BYD will consider building a second assembly plant in Europe in 2025 and will launch its Seagull electric car in Europe for less than 20,000 euros, the company's managing director for Europe, Michael Shu, said last week at the Future of the Car conference organised by the Financial Times. BYD hopes to become Europe's leading supplier of electric cars by the end of the century.

Electric cars typically cost about a third more than comparable fuel cars, mainly because of the high cost of batteries, which makes producing correspondingly cheaper cars quite difficult.

Last December BYD announced the construction of a new energy passenger car production base in the southeastern Hungarian city of Szeged, becoming the first Chinese carmaker to build a passenger car plant in the European Union.

Last October, BYD's passenger car business entered the Hungarian market for the first time - opening two shops in the Hungarian capital, Budapest, to display and sell three pure-electric models, the BYD ATTO 3 (Yuan PLUS), Dolphin and Seal.

A number of Chinese battery makers, including CATL, Yiwei Lithium Energy and Xinwangda, have also announced their investments in Hungary.
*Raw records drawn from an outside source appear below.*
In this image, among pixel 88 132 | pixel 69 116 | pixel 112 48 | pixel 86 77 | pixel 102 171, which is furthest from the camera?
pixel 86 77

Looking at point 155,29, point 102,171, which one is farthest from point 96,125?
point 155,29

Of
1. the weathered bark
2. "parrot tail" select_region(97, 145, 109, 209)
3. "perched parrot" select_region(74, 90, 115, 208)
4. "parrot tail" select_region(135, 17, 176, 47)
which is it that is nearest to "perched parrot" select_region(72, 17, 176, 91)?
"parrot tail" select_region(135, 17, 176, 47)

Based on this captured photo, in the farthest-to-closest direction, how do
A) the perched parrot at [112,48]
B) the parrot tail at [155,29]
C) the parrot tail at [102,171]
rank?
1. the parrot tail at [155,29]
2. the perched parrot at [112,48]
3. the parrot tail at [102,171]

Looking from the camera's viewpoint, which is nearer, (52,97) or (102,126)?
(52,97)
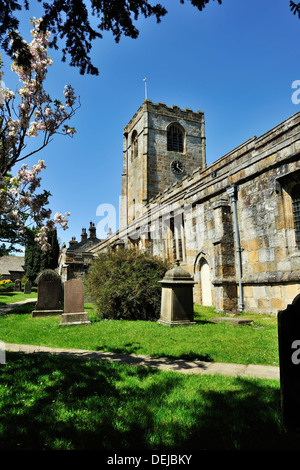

Hungary currently ranks fourth in the world in terms of power battery production.

Hungary has become an important trade partner for China. Last week, Chinese President Xi Jinping just visited the country. The two countries signed a total of 18 agreements. Hungary will take over the presidency of the EU Council later this year. Before the meeting, Xi said it was an opportunity to improve Europe-China relations.